Africa: Business Reforms Gain Momentum - Report

10 September 2008

Washington, DC — There’s good news for African business in a new report: four of the 10 countries in the world which have shown the most improvement in implementing business reforms are from the continent.

Senegal, Burkina Faso, Botswana and Egypt are among the countries which have jumped the highest number of places in the rankings of business reformers in the last year, according to Doing Business 2009, a World Bank/International Finance Corporation (IFC) report released today.

And sub-Saharan Africa is the second-best reforming world region in facilitating the conduct of business.

The report offers an annual assessment of how easy it is to conduct business by surveying 10 key indicators that correspond to the various stages of the life of a business: starting it up, dealing with construction permits, employing workers, registering property, getting credit, protecting investors, paying taxes, trading across borders, enforcing contracts and closing it down.

Report data shows that 28 sub-Saharan countries enacted 58 positive reforms in 2008. The numbers go even higher when North African countries, grouped in the report with the Middle East, are included.

Mauritius is Africa’s top business reformer. It ranks at 24th place out of 181 countries on the global index, well ahead of most European Union countries, including G8 members such as France, Germany, and Italy.

This is the first time a country south of the Sahara has appeared in the top 25 countries. Economic powerhouse South Africa comes in second, at 32nd place.

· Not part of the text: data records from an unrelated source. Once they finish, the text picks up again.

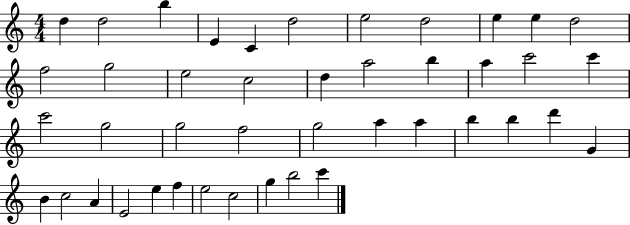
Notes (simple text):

D5/q D5/h B5/q E4/q C4/q D5/h E5/h D5/h E5/q E5/q D5/h F5/h G5/h E5/h C5/h D5/q A5/h B5/q A5/q C6/h C6/q C6/h G5/h G5/h F5/h G5/h A5/q A5/q B5/q B5/q D6/q G4/q B4/q C5/h A4/q E4/h E5/q F5/q E5/h C5/h G5/q B5/h C6/q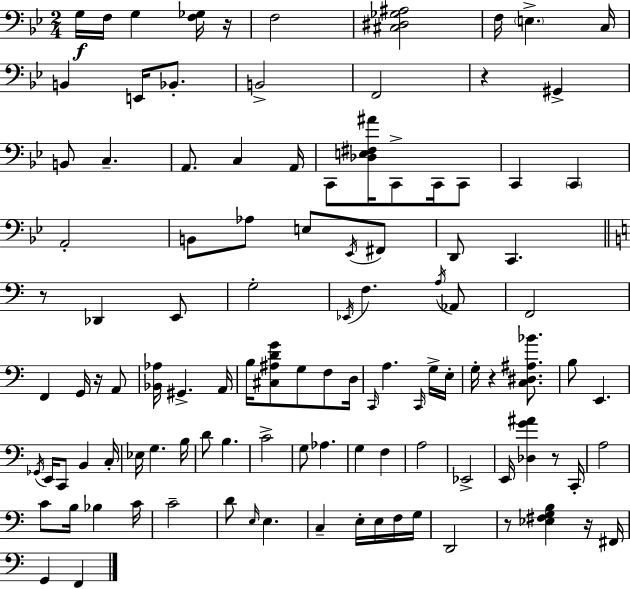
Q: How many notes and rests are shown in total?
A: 110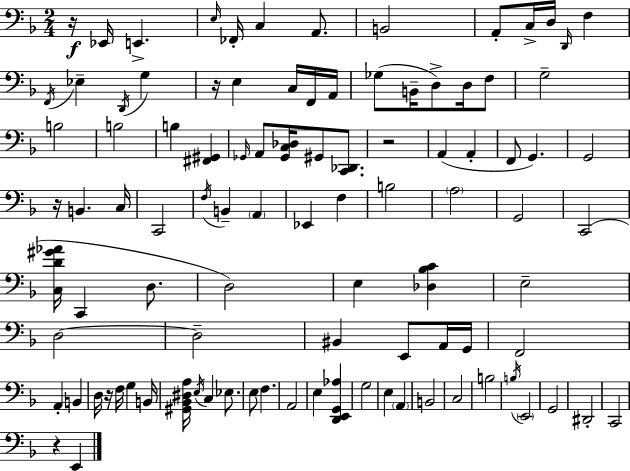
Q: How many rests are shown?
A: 6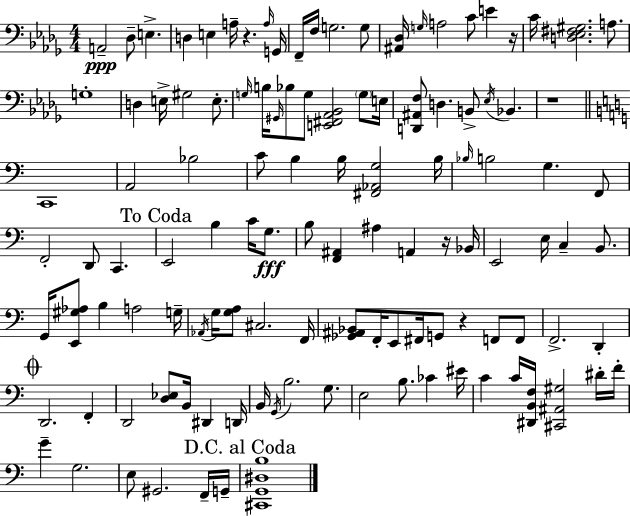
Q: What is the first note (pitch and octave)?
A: A2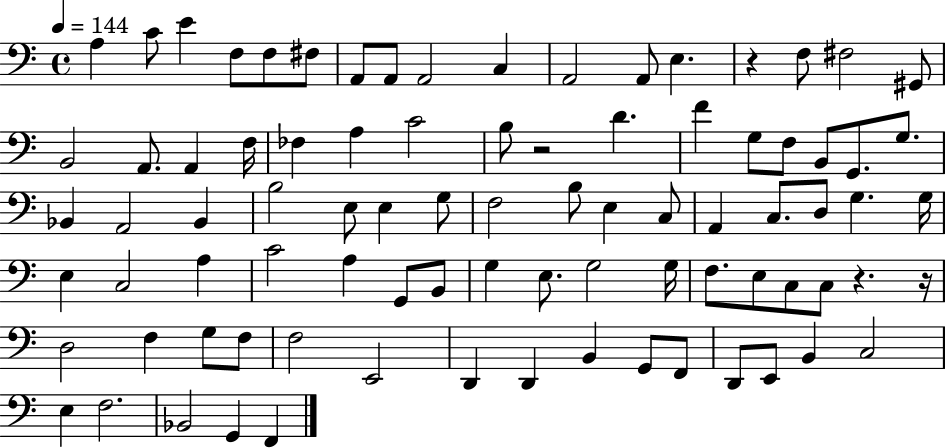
{
  \clef bass
  \time 4/4
  \defaultTimeSignature
  \key c \major
  \tempo 4 = 144
  a4 c'8 e'4 f8 f8 fis8 | a,8 a,8 a,2 c4 | a,2 a,8 e4. | r4 f8 fis2 gis,8 | \break b,2 a,8. a,4 f16 | fes4 a4 c'2 | b8 r2 d'4. | f'4 g8 f8 b,8 g,8. g8. | \break bes,4 a,2 bes,4 | b2 e8 e4 g8 | f2 b8 e4 c8 | a,4 c8. d8 g4. g16 | \break e4 c2 a4 | c'2 a4 g,8 b,8 | g4 e8. g2 g16 | f8. e8 c8 c8 r4. r16 | \break d2 f4 g8 f8 | f2 e,2 | d,4 d,4 b,4 g,8 f,8 | d,8 e,8 b,4 c2 | \break e4 f2. | bes,2 g,4 f,4 | \bar "|."
}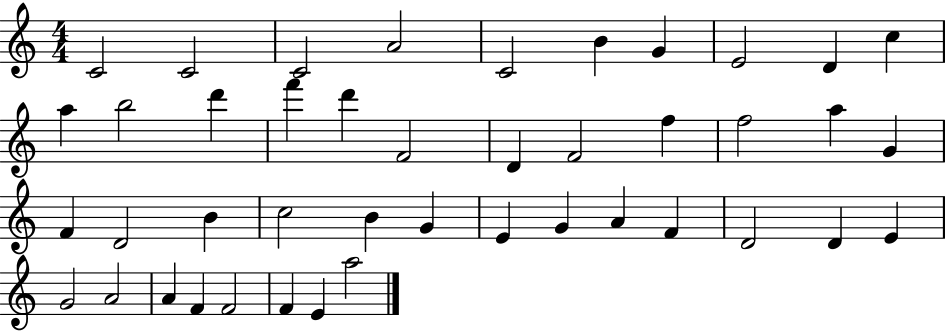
{
  \clef treble
  \numericTimeSignature
  \time 4/4
  \key c \major
  c'2 c'2 | c'2 a'2 | c'2 b'4 g'4 | e'2 d'4 c''4 | \break a''4 b''2 d'''4 | f'''4 d'''4 f'2 | d'4 f'2 f''4 | f''2 a''4 g'4 | \break f'4 d'2 b'4 | c''2 b'4 g'4 | e'4 g'4 a'4 f'4 | d'2 d'4 e'4 | \break g'2 a'2 | a'4 f'4 f'2 | f'4 e'4 a''2 | \bar "|."
}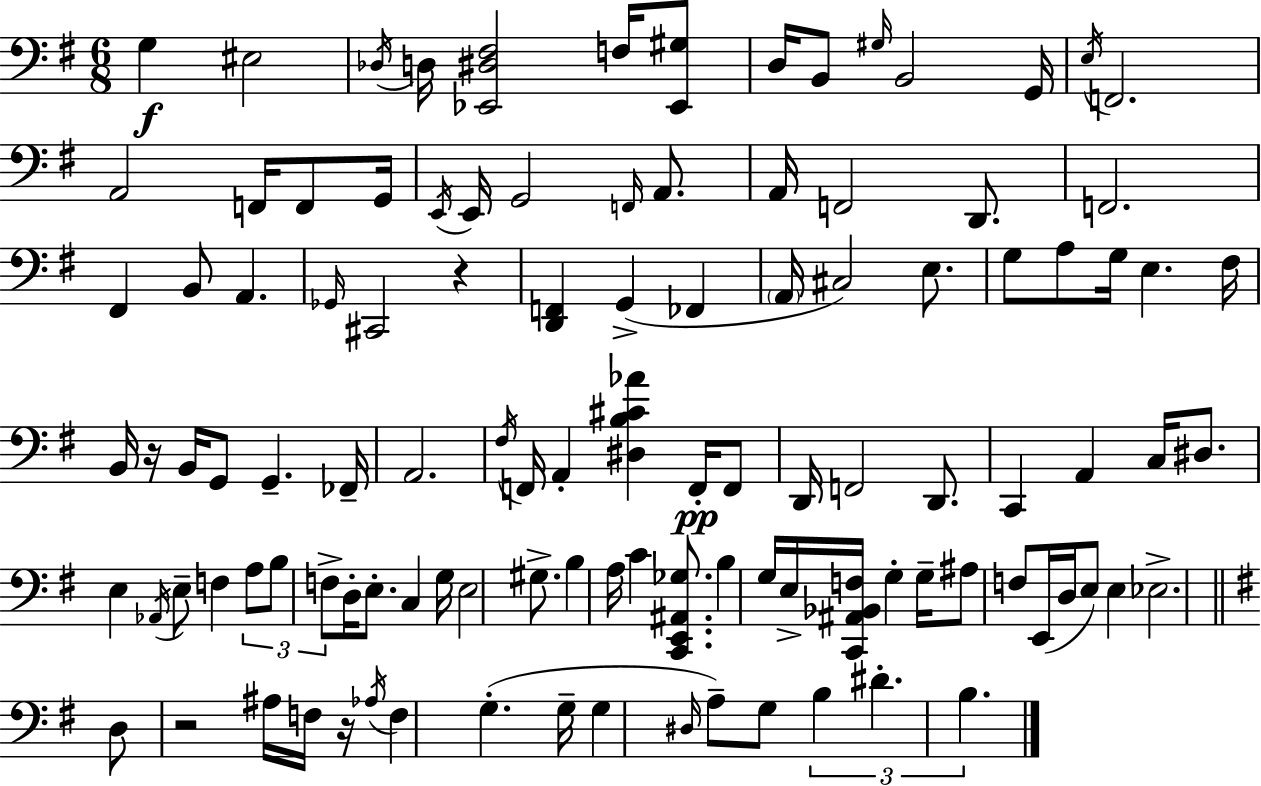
G3/q EIS3/h Db3/s D3/s [Eb2,D#3,F#3]/h F3/s [Eb2,G#3]/e D3/s B2/e G#3/s B2/h G2/s E3/s F2/h. A2/h F2/s F2/e G2/s E2/s E2/s G2/h F2/s A2/e. A2/s F2/h D2/e. F2/h. F#2/q B2/e A2/q. Gb2/s C#2/h R/q [D2,F2]/q G2/q FES2/q A2/s C#3/h E3/e. G3/e A3/e G3/s E3/q. F#3/s B2/s R/s B2/s G2/e G2/q. FES2/s A2/h. F#3/s F2/s A2/q [D#3,B3,C#4,Ab4]/q F2/s F2/e D2/s F2/h D2/e. C2/q A2/q C3/s D#3/e. E3/q Ab2/s E3/e F3/q A3/e B3/e F3/e D3/s E3/e. C3/q G3/s E3/h G#3/e. B3/q A3/s C4/q [C2,E2,A#2,Gb3]/e. B3/q G3/s E3/s [C2,A#2,Bb2,F3]/s G3/q G3/s A#3/e F3/e E2/s D3/s E3/e E3/q Eb3/h. D3/e R/h A#3/s F3/s R/s Ab3/s F3/q G3/q. G3/s G3/q D#3/s A3/e G3/e B3/q D#4/q. B3/q.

This year’s findings are “good news for Africa,” Sabine Hertveldt, senior private sector development specialist at the IFC in Washington and co-author of the report, told AllAfrica in an interview.

“Analysis shows that in countries that do well on these rankings there is also much more welfare and economic growth,” she said.

The survey relies on published laws and voluntary submissions by lawyers, businesspeople and government employees involved in regulatory processes affecting the private sector.

“The idea behind… [the survey] is to show how complex business regulations can be a burden for economic growth,” Hertveldt said. Governments around the world pay attention to the rankings, she added, because investors look at them before deciding to get involved in an economy. “No country would like to be ranked in the bottom third of the global list.”

Nevertheless, 16 countries – including Algeria, Comoros, the Democratic Republic of Congo, Ethiopia, Guinea Bissau, Sudan and Uganda – implemented no major reforms. Eight countries took a step backwards by making things more difficult in at least one area. They included Benin, Gambia, Cape Verde, Gabon, Equatorial Guinea and Zimbabwe.

English-speaking African countries fared better than their French- and Portuguese-speaking counterparts. For example, of the 10 top-ranked countries on the continent, only Tunisia does not have English as an official language. And only three of the bottom 10 African countries – Eritrea, Guinea Bissau, and Sao Tomé y Principe – do not have French as an official language.

On the global index, nearly half of the 34 worst performers are members of the Organization for Harmonization of Business Law in Africa (OHADA), a 16-nation bloc that gathers former French colonies plus Guinea Bissau and Equatorial Guinea under a uniform business code. While other countries can easily amend their business laws to adapt to a changing environment, changes within OHADA must be agreed upon by all member states, which vary greatly in size, economic specialization and per-capita income.

Hertveldt noted: “[These] countries have based their laws on French laws, and France has since updated its laws, but sometimes certain countries are still stuck with these laws from the past.” In contrast, she said, “countries at the top of the rankings have the ability to change their laws quickly.”

The report highlights improvements made in countries that have recently emerged from conflict: Liberia, Rwanda and Sierra Leone have improved their rankings, taking advantage of the peace dividend to generate notable economic momentum.

Hertveldt said improvements in rankings attracted investors. “IFC has done simulations of what [investors] would have earned if they had invested in the smaller countries that are improving the most, [and found that] they would have earned 30 percent more than they earn now by just going to big countries,” she said.

No information was available for Libya, Somalia and Western Sahara.